Rewrite all the rows below with "wooden wall panel" swapped for "timber wall panel" and everything else unchanged. Leave the pictures out of your answer.

***

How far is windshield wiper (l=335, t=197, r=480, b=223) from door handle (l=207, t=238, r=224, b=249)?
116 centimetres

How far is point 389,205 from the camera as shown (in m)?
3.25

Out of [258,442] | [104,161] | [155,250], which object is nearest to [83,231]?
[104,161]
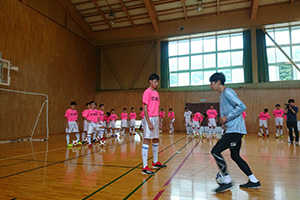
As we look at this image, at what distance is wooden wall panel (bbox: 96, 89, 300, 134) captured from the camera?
48.1 feet

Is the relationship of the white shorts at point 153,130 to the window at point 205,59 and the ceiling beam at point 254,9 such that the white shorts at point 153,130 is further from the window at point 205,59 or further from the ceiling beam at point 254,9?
the ceiling beam at point 254,9

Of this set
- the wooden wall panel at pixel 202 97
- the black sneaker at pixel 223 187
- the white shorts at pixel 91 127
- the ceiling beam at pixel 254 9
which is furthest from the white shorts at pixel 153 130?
the ceiling beam at pixel 254 9

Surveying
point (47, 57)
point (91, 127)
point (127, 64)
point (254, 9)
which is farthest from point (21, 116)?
point (254, 9)

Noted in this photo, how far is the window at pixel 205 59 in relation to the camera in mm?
16469

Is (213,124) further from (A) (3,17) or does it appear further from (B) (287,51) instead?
(A) (3,17)

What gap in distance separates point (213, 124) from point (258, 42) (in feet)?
28.7

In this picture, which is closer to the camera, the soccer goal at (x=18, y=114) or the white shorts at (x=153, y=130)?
the white shorts at (x=153, y=130)

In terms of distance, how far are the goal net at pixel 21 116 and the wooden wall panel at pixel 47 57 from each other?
541 millimetres

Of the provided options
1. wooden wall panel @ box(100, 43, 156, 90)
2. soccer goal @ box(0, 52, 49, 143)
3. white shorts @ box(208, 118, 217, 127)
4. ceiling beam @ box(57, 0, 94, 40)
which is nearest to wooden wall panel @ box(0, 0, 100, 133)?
soccer goal @ box(0, 52, 49, 143)

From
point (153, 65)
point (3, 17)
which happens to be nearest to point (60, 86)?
point (3, 17)

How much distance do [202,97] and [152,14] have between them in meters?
8.02

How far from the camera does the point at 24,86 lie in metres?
11.7

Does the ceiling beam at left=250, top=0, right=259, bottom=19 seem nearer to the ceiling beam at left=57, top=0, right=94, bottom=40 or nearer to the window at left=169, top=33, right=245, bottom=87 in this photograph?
the window at left=169, top=33, right=245, bottom=87

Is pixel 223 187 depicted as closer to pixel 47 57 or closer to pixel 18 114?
pixel 18 114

***

### The output
How far is windshield wiper (l=335, t=197, r=480, b=223) from door handle (l=207, t=238, r=224, b=249)?
116 centimetres

How far is point 389,205 from the camera as shown (in m)?
3.25

Out of [258,442] | [104,161] | [155,250], which object is nearest to [83,231]?
[104,161]
As we look at this image, at what distance is timber wall panel (bbox: 96, 89, 300, 134) captured from the camera?
48.1 feet

Is the relationship of the white shorts at point 153,130 to the window at point 205,59 and the ceiling beam at point 254,9 such that the white shorts at point 153,130 is further from the window at point 205,59 or further from the ceiling beam at point 254,9?
the ceiling beam at point 254,9

Of this set
- the timber wall panel at pixel 202 97
- the black sneaker at pixel 223 187
- the white shorts at pixel 91 127
- the ceiling beam at pixel 254 9
which is furthest from the white shorts at pixel 153 130?
the ceiling beam at pixel 254 9

Surveying
point (47, 57)
point (91, 127)
point (127, 64)
point (254, 9)
which is farthest from point (21, 116)?
point (254, 9)

Noted in this photo, how far is the window at pixel 205 59 in relation to the camera in mm?
16469

Is (213,124) further from (A) (3,17) or does it appear further from (B) (287,51) instead?
(A) (3,17)

What gap in distance separates point (213, 124) from point (258, 42) (in feet)?
28.7

In this picture, which is closer to the camera, the soccer goal at (x=18, y=114) or the white shorts at (x=153, y=130)?
the white shorts at (x=153, y=130)

In terms of distance, how far are the goal net at pixel 21 116 and the timber wall panel at pixel 47 57 from each other?
541 millimetres

Of the provided options
1. timber wall panel @ box(100, 43, 156, 90)
2. soccer goal @ box(0, 52, 49, 143)
3. white shorts @ box(208, 118, 217, 127)
4. ceiling beam @ box(57, 0, 94, 40)
which is nearest to timber wall panel @ box(0, 0, 100, 133)?
soccer goal @ box(0, 52, 49, 143)

From
point (153, 65)
point (3, 17)
which happens to be nearest to point (60, 86)?
point (3, 17)

How much distance do [202,97] and [152,14] have between them in meters?
8.02

How far from the camera does the point at 24,86 lie in metres?
11.7

Does the ceiling beam at left=250, top=0, right=259, bottom=19 seem nearer to the ceiling beam at left=57, top=0, right=94, bottom=40 or nearer to the window at left=169, top=33, right=245, bottom=87 in this photograph?
the window at left=169, top=33, right=245, bottom=87

Is pixel 223 187 depicted as closer to pixel 47 57 or closer to pixel 18 114?
pixel 18 114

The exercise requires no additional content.